Under the Construction (Design and Management) Regulations 2015, every excavation must be inspected by a competent person at the start of each shift before work begins, after any event likely to have affected the stability of the excavation (such as a fall of material, heavy rain, or vibration from nearby plant), and after any accidental fall of rock, earth, or other material. The competent person must have a combination of practical and theoretical knowledge and experience of the type of work being carried out. For excavation inspections, this means someone who understands soil mechanics, the effects of water and loading on excavation stability, the correct installation of shoring and support systems, and the signs of potential collapse. In practice, this is usually an experienced site supervisor, site manager, or a specifically appointed temporary works coordinator. There is no single qualification that automatically makes someone competent — it is a combination of training, experience, and knowledge relevant to the specific excavation.
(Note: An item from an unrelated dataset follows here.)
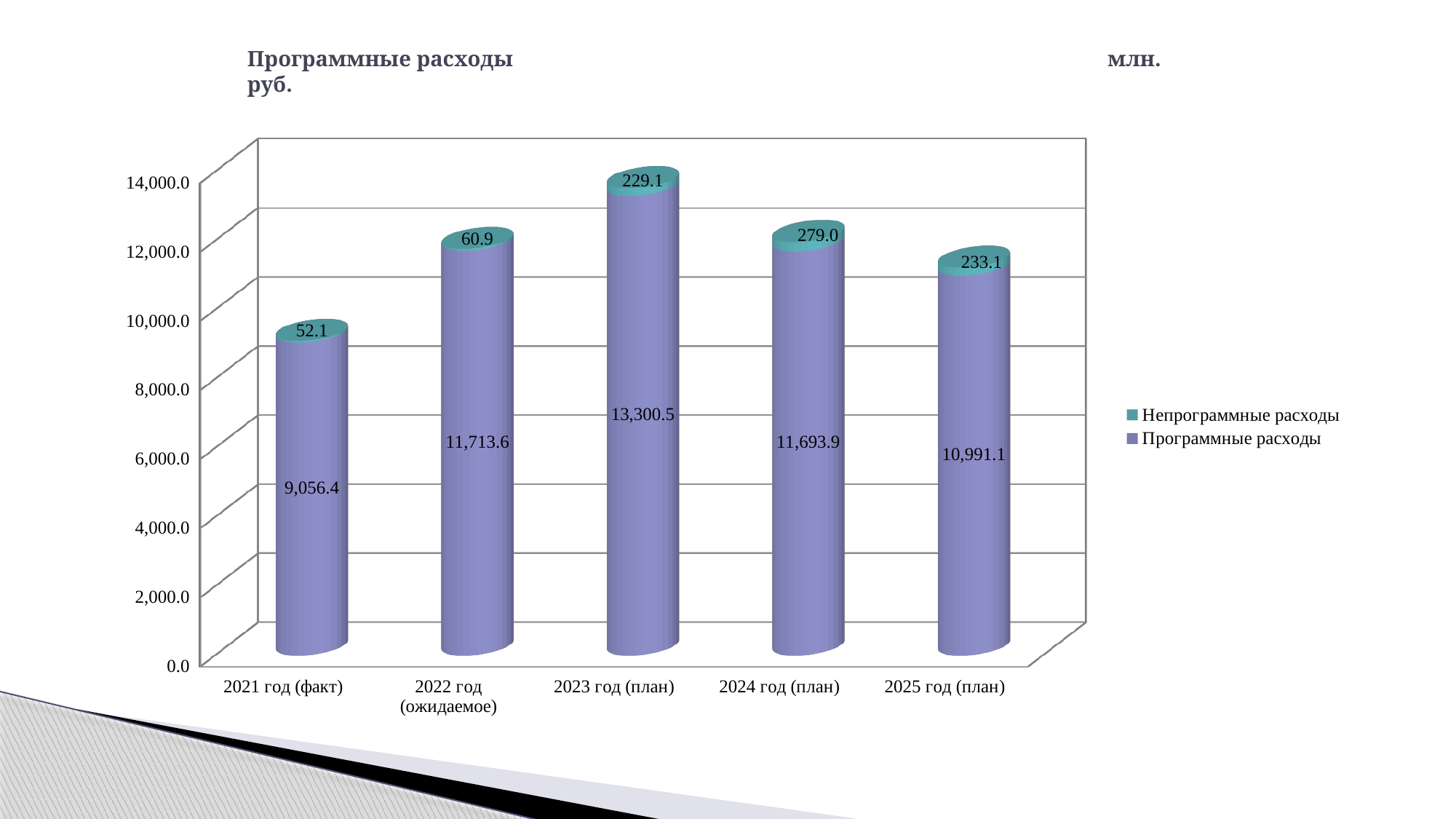
What kind of chart is shown on the slide? Stacked bar chart Which is larger: Программные расходы for 2024 год (план) or for 2025 год (план)? 2024 год (план) How many series does the legend list? 2 Which category has the highest value of Программные расходы? 2023 год (план) Which category has the lowest value of Непрограммные расходы? 2021 год (факт) What is the value of Программные расходы for 2023 год (план)? 13,300.5 What is the value of Программные расходы for 2021 год (факт)? 9,056.4 What is the total of the stacked bar for 2021 год (факт)? 9,108.5 What is the value of Непрограммные расходы for 2024 год (план)? 279.0 Which series is shown in teal in the legend? Непрограммные расходы What is the difference between Программные расходы for 2023 год (план) and 2022 год (ожидаемое)? 1,586.9 How many categories are shown on the x axis? 5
The competent person must record the results of each inspection in a written report, and any defects or risks identified must be dealt with before work in the excavation is allowed to continue. These inspection records should be kept on site and available for review by the HSE.
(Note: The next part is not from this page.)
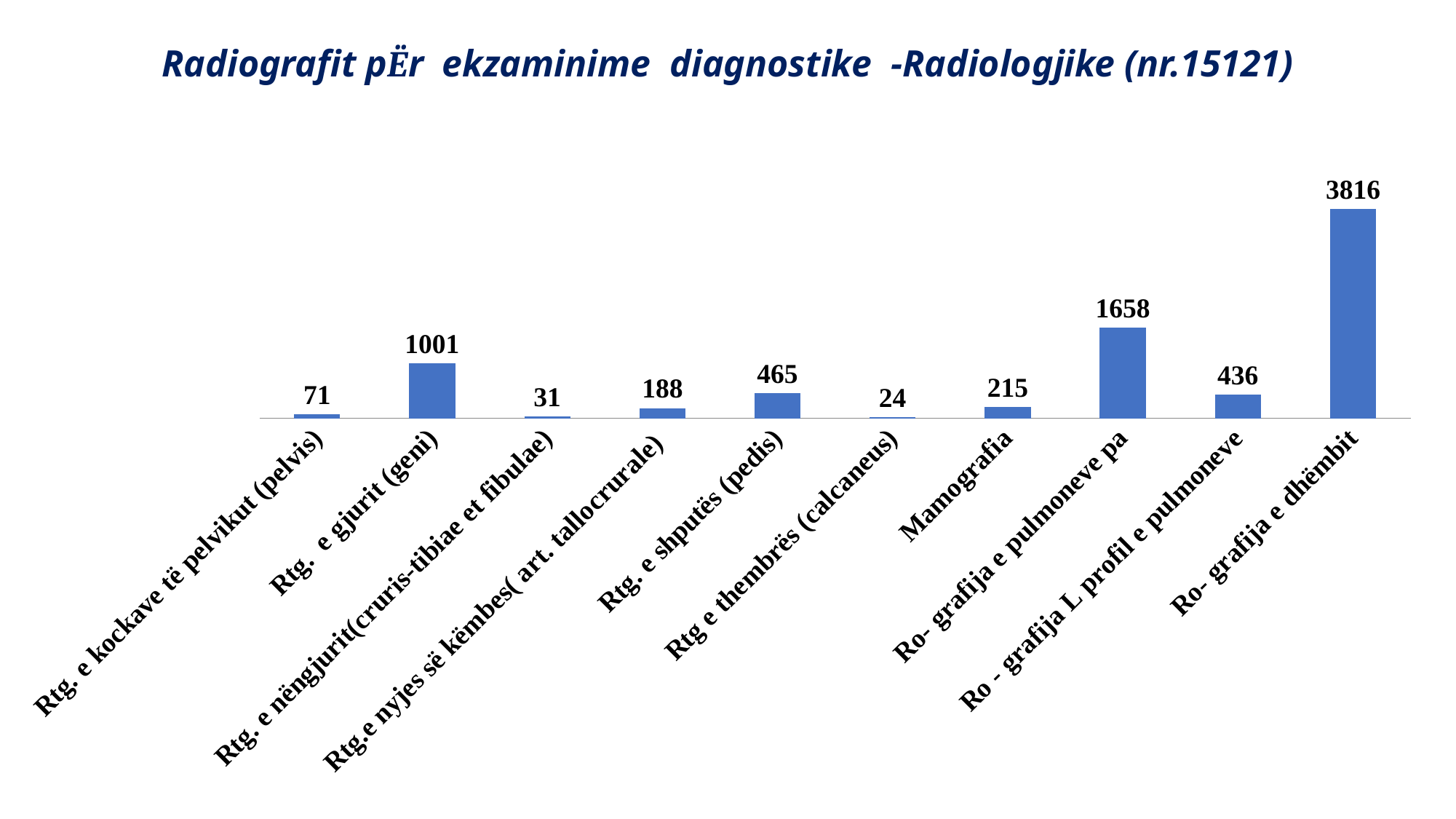
What is the value for Rtg. e gjurit (geni)? 1001 Which category has the lowest value? Rtg e thembrës (calcaneus) What is the value for Mamografia? 215 Which is larger, the value for Rtg. e kockave të pelvikut (pelvis) or the value for Rtg. e nëngjurit(cruris-tibiae et fibulae)? Rtg. e kockave të pelvikut (pelvis) What is the difference between the values for Ro- grafija e dhëmbit and Ro- grafija e pulmoneve pa? 2158 What is the title of the chart? Radiografit pËr ekzaminime diagnostike -Radiologjike (nr.15121) What kind of chart is shown on the slide? bar chart What colour are the bars in the chart? blue Which category has the highest value? Ro- grafija e dhëmbit What is the value for Ro - grafija L profil e pulmoneve? 436 How many categories are shown in the chart? 10 What is the difference between the values for Rtg. e shputës (pedis) and Rtg.e nyjes së këmbes( art. tallocrurale)? 277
Do I need a permit to dig on every construction site?

A permit to dig is not a specific legal requirement under UK health and safety law — there is no regulation that says you must have one. However, the HSE strongly recommends permit to dig systems as best practice, and in reality, any well-managed site will use one. The permit to dig is a formal, documented process that ensures all the necessary checks are completed before any excavation begins. A typical permit requires confirmation that service plans have been obtained and reviewed, that a CAT and Genny survey has been carried out, that the excavation has been risk assessed, that the method of excavation and support has been agreed, and that the relevant people have been briefed. On sites where a principal contractor is in control, the permit to dig will usually be part of the site management system, and no subcontractor will be allowed to break ground without a signed permit. On smaller sites where you are the only contractor, you might not have a formal permit system, but you still need to demonstrate that you have followed the HSG47 process and assessed the risks. If you strike a gas main or an electric cable and the HSE investigates, the first thing they will ask for is your permit to dig and your service plans. Not having them will make it very difficult to argue that you took all reasonably practicable precautions. In short, while not strictly mandatory, a permit to dig is effectively essential on any site where you are excavating near potential underground services.

What should I do if an excavation starts to collapse?

If you see signs of an impending collapse — cracking along the edges, bulging of the sides, soil falling into the excavation, or movement of the shoring — the immediate priority is to get everyone out of the excavation and away from the edges. Do not attempt to shore up a failing excavation while people are still inside it. Evacuate first, then assess. Once everyone is clear, establish an exclusion zone around the excavation. The extent of the zone depends on the depth and conditions, but as a minimum, keep everyone back at least as far from the edge as the excavation is deep. Do not allow anyone back into or near the excavation until a competent person has inspected it, identified the cause of the instability, and confirmed that adequate measures have been put in place to make it safe. This may involve installing additional shoring, dewatering, reducing surcharge loads, or battering back the sides to a safe angle. If someone is trapped in a collapse, call the emergency services immediately. Do not attempt to dig them out by hand or with machinery unless you are trained in trench rescue — secondary collapses are common and can bury rescuers as well. The fire service has specialist trench rescue teams trained and equipped for this exact scenario. After any collapse or near-miss, report the incident under RIDDOR if it meets the criteria, investigate the root cause, and review your risk assessment and method statement before work resumes.